Check your understanding —
A. In the passage about Mr. Sun, please rewrite the part starting with "As his business" and going on through "leading Chinese universities.", changing "liberal intellectuals" to "legal scholars".
B. Carry the passage about Mr. Sun forward from its last sentence.

Document text —
◇ ◇ ◇ ◇ ◇

Mr. Sun, 66, was born in Xushui, Hebei Province, about a two-hour drive south of Beijing. After graduating from middle school, he joined the People’s Liberation Army. Eight years later, he left the army and returned to his hometown to work at the state Agricultural Bank of China.
A curious and restless soul, he studied law in college and took courses in Chinese literature in his spare time. In 1985 he quit his banking job and opened a shop with 1,000 chickens and 50 pigs. His company, Dawu Agricultural and Animal Husbandry Group, currently employs around 9,000 people, many of them from nearby villages.
As his business grew, Mr. Sun went to Beijing to look for liberal intellectuals. In the spring of 2003, he became a voice for the rights of farmers and entrepreneurs and made speeches at leading Chinese universities.

◇ ◇ ◇ ◇ ◇

Provided material —
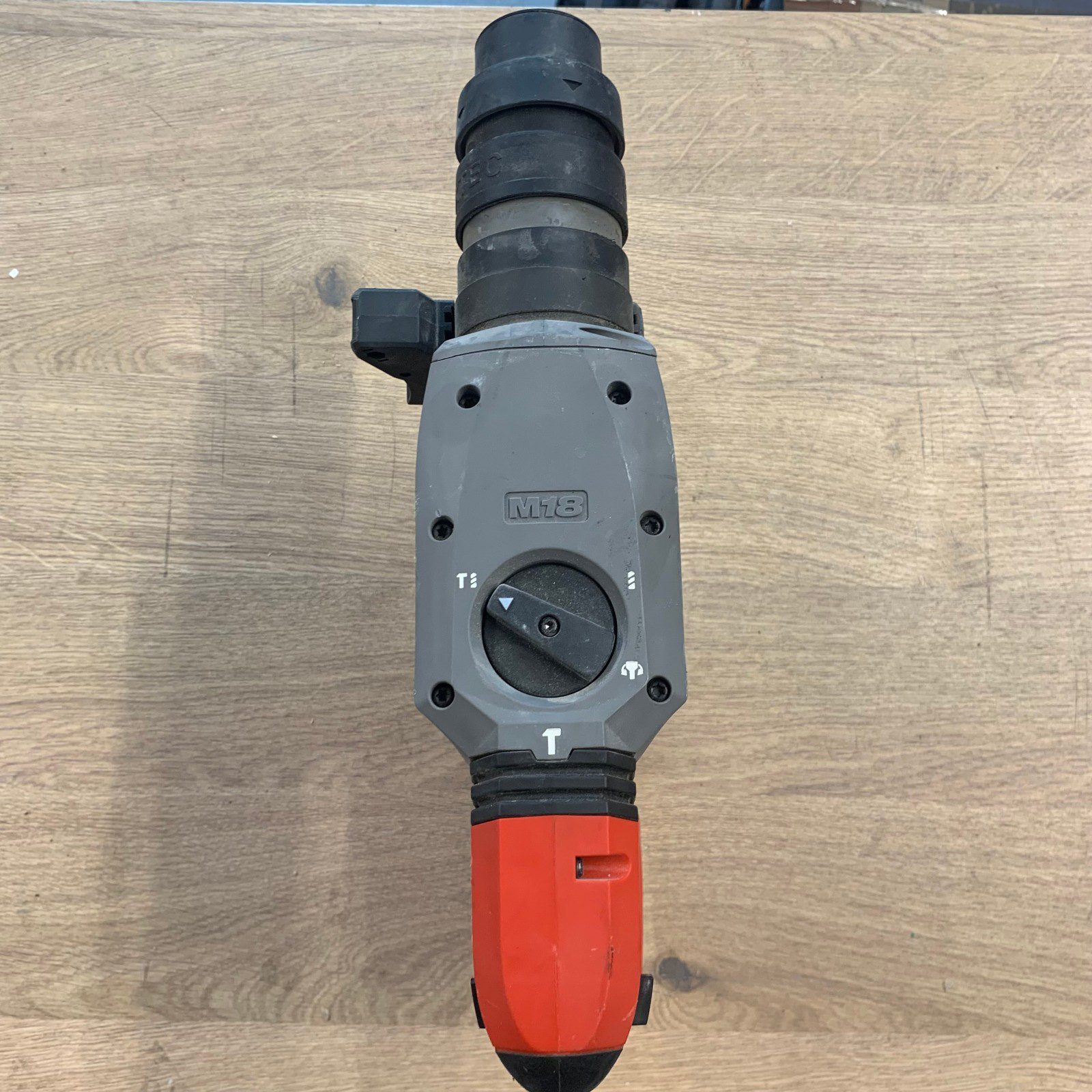 Milwaukee M18 ONEFHPX 18V FUEL 32mm SDS Plus Rotary Hammer Drill with Case - Image 20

◇ ◇ ◇ ◇ ◇

Written responses —
A.
As his business grew, Mr. Sun went to Beijing to look for legal scholars. In the spring of 2003, he became a voice for the rights of farmers and entrepreneurs and made speeches at leading Chinese universities.

B.
After irritating the authorities, he was arrested for illegally fundraising. His new friends jumped in his defense. Legal scholars argued that the law he violated was written to give the authorities a wide discretion to indict businessmen who had fallen out of favor.
Liu Xiaobo, the human rights activist who later became a Nobel Peace Prize laureate and died in prison in 2017, then stated that Mr. Sun was “an enormous challenge to the current system.” As an entrepreneur, Mr. Liu wrote, Mr. Sun despised bribery, had the financial resources to act independently, and had the courage to speak out and promote political reform.